When you regard life as a struggle for dominance over your fellows rather than a call for collaboration with them, you deceive yourself, distort reality and end in ashes – then frantically search for who you can plausibly blame for the ashes. Competition is good. In fact, it is the primary means by which we become better. So how do you make competition into an exercise in refining and purifying yourself rather than a destructive struggle for mere dominance? The blueprint is in healthy family relationships.
When I was young two of my brothers and I loved baseball. In summertime, we would organize sandlot games and often play from dawn till dark. My brother, Jerry, was a superb pitcher, a good hitter, average fielder and, though not particularly fast, quite deceptive on the base paths. My brother David was a superb fielder, fast and deceptive on the base paths, and a solid contact hitter. I was a superb hitter, sub-mediocre fielder, slow as sludge, and an average pitcher. When we played on the same team if you put me at shortstop, David pitching and Jerry batting clean-up, we would have been quite mediocre. But we had clarity, so Jerry would pitch, David play short or center and I would bat clean-up. That array was quite formidable in the neighborhood. We also relished each other’s skills and accomplishments, even when they came at our own expense. When I hit a home run off a tough pitch from Jerry, he would savor my accomplishment as lovingly as I would. I was very tough to strike out, but Jerry knew I had trouble with low inside sliders. When he was hot, he could pound it there relentlessly. He struck me out more than all other pitchers combined, How could you not admire that? We sometimes called David “Little Brooks” after Orioles third baseman, Brooks Robinson. David is the best fielder I have ever seen outside a major league ballpark. People would smoke a ball yards from him and – with a dive and a cloud of dust, he would have it and toss you out. Frustration from the hitter almost always gave way to astonished admiration at the elegant grace that had just robbed him of a hit.

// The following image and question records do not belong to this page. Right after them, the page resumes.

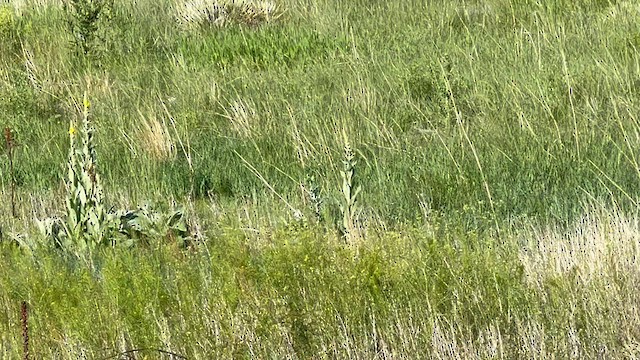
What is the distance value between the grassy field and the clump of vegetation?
0.04 m

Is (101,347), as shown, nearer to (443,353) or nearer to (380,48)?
(443,353)

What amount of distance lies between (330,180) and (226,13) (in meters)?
5.46

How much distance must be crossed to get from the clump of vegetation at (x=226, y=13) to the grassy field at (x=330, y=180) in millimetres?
36

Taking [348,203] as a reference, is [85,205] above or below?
above

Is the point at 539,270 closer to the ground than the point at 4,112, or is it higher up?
closer to the ground

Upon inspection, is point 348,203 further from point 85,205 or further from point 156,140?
point 156,140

In a healthy family the achievement of one member does not diminish the others. It lifts them all up. The failure of one member is not cause for glee that you now have a leg up on the competition: it is cause for sorrow and an outreached hand of help. This does not mean that, if a family member embarks on a relentlessly self-destructive course you must go there with them in support. That would just be to enable disorder. Sometimes in even the healthiest of families, you must withdraw for a time from one you love, lest you enable their disorder or begin to participate in it. But even then it is not their destruction that you long for. Rather, you pray ardently for their reclamation, for their return to the fellowship of the family table. Even when you have to shut the door against their disorder, you do not permanently lock it against them. When you have no influence on their course and cannot even safely be in their presence, your prayers are a candle in the window that may one day be a beacon in darkness to guide them back home.
Most people have family members that they grieve for but cannot help just yet. Your grief, your love is what God feels for all of us, His children, who separate ourselves from His love. When you begin to treat all men as you would treat your natural family members at your best, you begin to participate in the very interior life of God. In fact, that is one of the reasons God set up natural family relations as He did – so we would know how to properly treat each other, the spiritual siblings of His family.